Pick up the write-up on tagging Prometheus node metrics with Docker Swarm node names and extend it from its final sentence.

◆ **DOCUMENT EXTRACT**:
━━━━━━━━

Using the textfile command, you can instruct node-exporter to collect the node_meta metric. Now that you have a metric containing the Docker Swarm node ID and name, you can use it in promql queries.

Let's say you want to find the available memory on each node, normally you would write something like this:

sum(node_memory_MemAvailable) by (instance)

{instance="10.0.0.5:9100"} 889450496
{instance="10.0.0.13:9100"} ***
{instance="10.0.0.15:9100"} ***

The above result is not very helpful since you can't tell what Swarm node is behind the instance IP. So let's write that query taking into account the node_meta metric:

sql
sum(node_memory_MemAvailable * on(instance) group_left(node_id, node_name) node_meta) by (node_id, node_name)

{node_id="wrdvtftteo0uaekmdq4dxrn14",node_name="swarm-manager-1"} 889450496
{node_id="moggm3uaq8tax9ptr1if89pi7",node_name="swarm-worker-1"} ***
{node_id="vkdfx99mm5u4xl2drqhnwtnsv",node_name="swarm-worker-2"} ***

This is much better. Instead of overlay IPs, now I can see the actual Docker Swarm nodes ID and hostname. Knowing the hostname of your nodes is useful for alerting as well.

━━━━━━━━

◆ **EXTRACTED ENTRIES**:

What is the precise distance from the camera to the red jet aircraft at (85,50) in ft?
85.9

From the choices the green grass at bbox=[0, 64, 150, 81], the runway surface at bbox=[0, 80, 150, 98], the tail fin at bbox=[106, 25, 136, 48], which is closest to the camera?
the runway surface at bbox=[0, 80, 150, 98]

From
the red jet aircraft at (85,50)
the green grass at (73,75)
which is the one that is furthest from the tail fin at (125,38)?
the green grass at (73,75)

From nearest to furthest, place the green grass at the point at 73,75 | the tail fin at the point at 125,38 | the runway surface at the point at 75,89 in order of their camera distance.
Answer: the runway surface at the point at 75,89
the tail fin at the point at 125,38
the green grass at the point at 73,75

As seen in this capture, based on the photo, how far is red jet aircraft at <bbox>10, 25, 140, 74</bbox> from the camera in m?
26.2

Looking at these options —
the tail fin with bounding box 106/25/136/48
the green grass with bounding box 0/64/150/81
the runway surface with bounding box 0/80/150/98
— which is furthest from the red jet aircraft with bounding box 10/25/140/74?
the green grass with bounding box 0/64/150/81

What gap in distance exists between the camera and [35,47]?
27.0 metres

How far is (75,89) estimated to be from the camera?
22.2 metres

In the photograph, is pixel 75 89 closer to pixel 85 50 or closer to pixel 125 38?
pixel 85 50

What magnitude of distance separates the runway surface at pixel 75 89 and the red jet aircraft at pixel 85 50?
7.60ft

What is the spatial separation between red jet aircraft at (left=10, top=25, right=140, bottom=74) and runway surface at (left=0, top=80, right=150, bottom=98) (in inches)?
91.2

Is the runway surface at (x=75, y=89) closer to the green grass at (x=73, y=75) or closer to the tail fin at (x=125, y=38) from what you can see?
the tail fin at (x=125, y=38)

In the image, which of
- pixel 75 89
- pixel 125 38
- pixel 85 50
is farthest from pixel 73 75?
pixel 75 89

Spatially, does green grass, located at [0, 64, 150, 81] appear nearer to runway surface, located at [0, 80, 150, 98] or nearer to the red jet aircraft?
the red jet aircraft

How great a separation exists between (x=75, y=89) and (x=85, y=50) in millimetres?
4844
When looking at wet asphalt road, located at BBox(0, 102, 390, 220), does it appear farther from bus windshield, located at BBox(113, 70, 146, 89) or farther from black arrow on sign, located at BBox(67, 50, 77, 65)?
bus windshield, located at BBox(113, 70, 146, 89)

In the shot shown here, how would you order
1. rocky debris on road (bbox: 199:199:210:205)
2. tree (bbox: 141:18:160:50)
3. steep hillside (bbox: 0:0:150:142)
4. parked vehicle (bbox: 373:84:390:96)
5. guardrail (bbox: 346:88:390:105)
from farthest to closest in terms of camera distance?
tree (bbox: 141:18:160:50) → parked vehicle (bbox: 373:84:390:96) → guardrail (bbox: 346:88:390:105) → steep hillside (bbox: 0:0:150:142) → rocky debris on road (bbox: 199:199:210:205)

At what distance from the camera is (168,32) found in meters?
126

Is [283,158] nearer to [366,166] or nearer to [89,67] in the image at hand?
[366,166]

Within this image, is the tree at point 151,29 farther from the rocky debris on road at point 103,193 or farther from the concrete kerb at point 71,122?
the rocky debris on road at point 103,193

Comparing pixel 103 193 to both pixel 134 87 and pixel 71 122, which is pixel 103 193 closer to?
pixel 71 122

━━━━━━━━

◆ **REPLY**:
You can define an alert when available memory reaches 10%. You also will receive the hostname in the alert message and not some overlay IP that you can't correlate to a infrastructure item.

Maybe you are wondering why you need the node ID if you have the hostname. The node ID will help you match node-exporter instances to cAdvisor instances. All metrics exported by cAdvisor have a label named container_label_com_docker_swarm_node_id, and this label can be used to filter containers metrics by Swarm nodes.

Let's write a query to find out how many containers are running on a Swarm node. Knowing from the node_meta metric all the nodes IDs you can define a filter with them in Grafana. Assuming the filter is $node_id the container count query should look like this:

count(rate(container_last_seen{container_label_com_docker_swarm_node_id=~"$node_id"}[5m]))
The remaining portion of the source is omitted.